Given request 1 → In the article about the county party chairman, which levels of races are listed as ones he was expected to apply his fundraising and campaigning knowledge to? List them all.

San Bernardino County Democratic Central Committee Chairman Chris Robles appears to have survived, at least for the time being, a concerted effort by more than two dozen committee members to depose him as the local party leader, with the ruling board of the California Democratic Party opting to admonish him rather than excommunicate him from the party.
Since spring, Robles has been scrambling to put down a series of insurrections by local party members who have been critical of what many Democrats consider to be his lackluster leadership. Robles is a transplant from Los Angeles County, where he was previously active in Democratic politics and politics in general as the owner of Vantage Campaigns, a political consulting company. Upon relocating to San Bernardino County, he acceded to a position on the county’s Democratic central committee, and was selected to serve as chairman in 2012.
Part of Robles’ appeal was that he had experience with a number of campaigns, as a manager, treasurer and consultant. It was widely assumed he would energetically apply his knowledge of the intricacies of fundraising and campaigning across a broad number of races, from ones at the local municipal level, to county contests and those for the state legislature as well as for Congress. Robles’ coordination of party efforts on behalf of Democratic candidates has been, his critics say, disappointing, as during his tenure the Democratic Party in San Bernardino County has failed to make gains commensurate with its growing demographic clout.

Given request 2 → Rename "bokeh light spot" as "blurred light spot" throughout the entries, from the line containing "How far from" through the end of the entries, keeping everything else the same and omitting the pictures.

Data section →
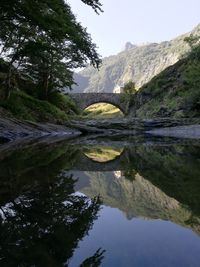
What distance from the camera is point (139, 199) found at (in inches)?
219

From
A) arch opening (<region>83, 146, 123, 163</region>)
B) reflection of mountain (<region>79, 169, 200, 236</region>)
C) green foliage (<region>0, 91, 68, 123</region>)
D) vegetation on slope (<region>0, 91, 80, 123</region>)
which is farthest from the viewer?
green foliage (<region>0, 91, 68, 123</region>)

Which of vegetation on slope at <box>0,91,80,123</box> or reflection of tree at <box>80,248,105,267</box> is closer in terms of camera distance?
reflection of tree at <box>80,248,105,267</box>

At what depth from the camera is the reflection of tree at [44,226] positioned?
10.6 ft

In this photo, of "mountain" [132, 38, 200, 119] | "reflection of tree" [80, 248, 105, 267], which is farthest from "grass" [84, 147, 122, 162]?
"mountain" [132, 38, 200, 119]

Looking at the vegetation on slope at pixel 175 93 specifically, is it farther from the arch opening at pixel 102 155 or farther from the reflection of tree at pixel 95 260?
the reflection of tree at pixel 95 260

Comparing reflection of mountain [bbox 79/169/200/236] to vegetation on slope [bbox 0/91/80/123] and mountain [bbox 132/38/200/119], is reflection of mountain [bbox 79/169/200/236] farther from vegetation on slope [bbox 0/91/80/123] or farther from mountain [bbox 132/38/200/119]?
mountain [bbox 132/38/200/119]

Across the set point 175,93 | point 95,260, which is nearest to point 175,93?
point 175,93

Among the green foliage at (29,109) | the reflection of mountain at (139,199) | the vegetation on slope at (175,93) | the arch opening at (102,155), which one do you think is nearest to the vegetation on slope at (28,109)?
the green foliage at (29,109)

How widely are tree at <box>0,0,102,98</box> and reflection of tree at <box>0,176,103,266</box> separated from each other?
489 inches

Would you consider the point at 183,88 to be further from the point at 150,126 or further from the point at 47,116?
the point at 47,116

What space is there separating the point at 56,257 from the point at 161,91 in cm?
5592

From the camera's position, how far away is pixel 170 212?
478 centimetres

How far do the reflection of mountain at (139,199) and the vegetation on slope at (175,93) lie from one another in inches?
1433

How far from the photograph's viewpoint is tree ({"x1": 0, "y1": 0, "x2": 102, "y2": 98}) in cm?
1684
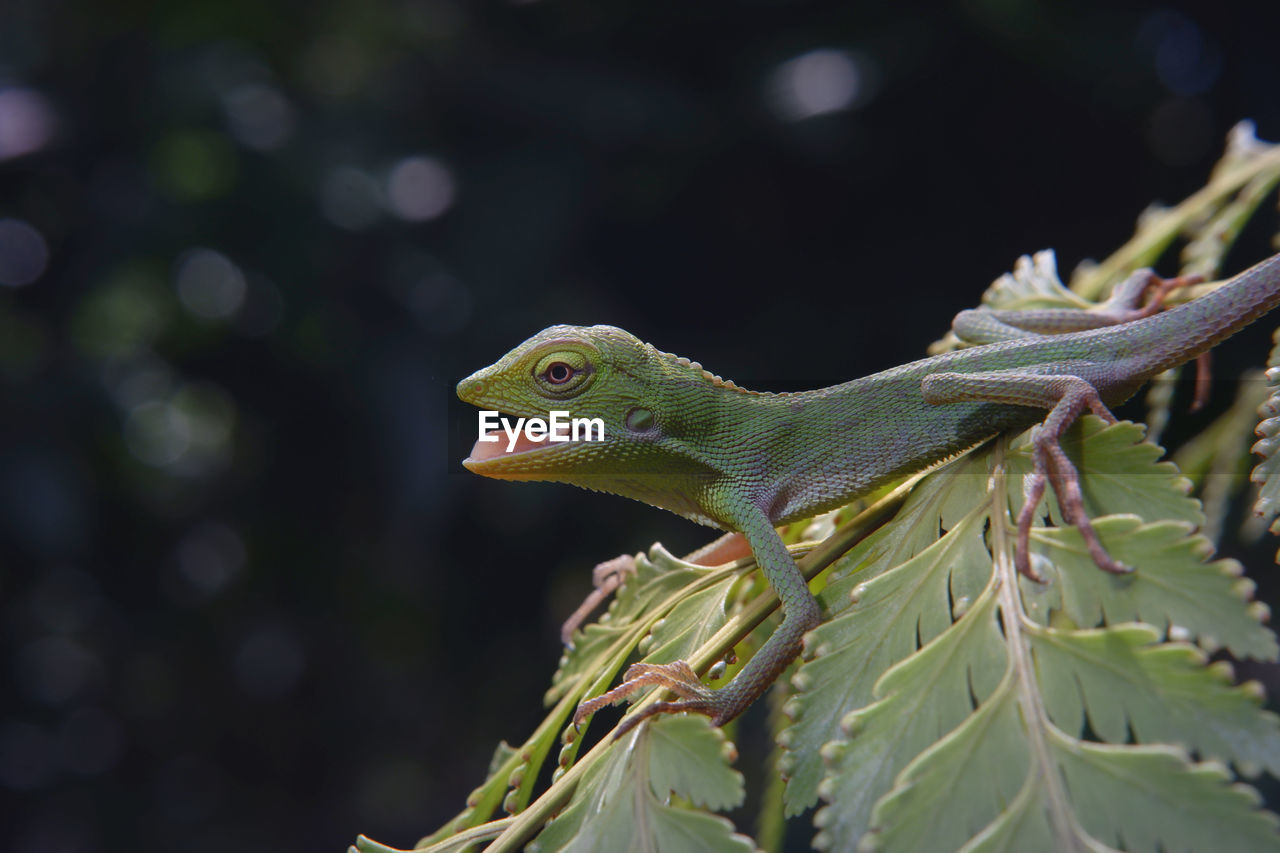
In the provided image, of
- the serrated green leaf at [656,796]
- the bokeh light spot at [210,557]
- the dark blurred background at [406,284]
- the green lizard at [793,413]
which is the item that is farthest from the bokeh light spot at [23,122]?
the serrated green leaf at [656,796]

Correct result 1 →
- Local municipal races
- County contests
- State legislature races
- Races for Congress

Correct result 2 →
How far from the photograph's viewpoint is tree ({"x1": 0, "y1": 0, "x2": 102, "y2": 98}) in cm?
1684
In the provided image, of
- the serrated green leaf at [656,796]
- the blurred light spot at [210,557]
- the dark blurred background at [406,284]
- the green lizard at [793,413]
which is the item that is farthest from the blurred light spot at [23,122]?
the serrated green leaf at [656,796]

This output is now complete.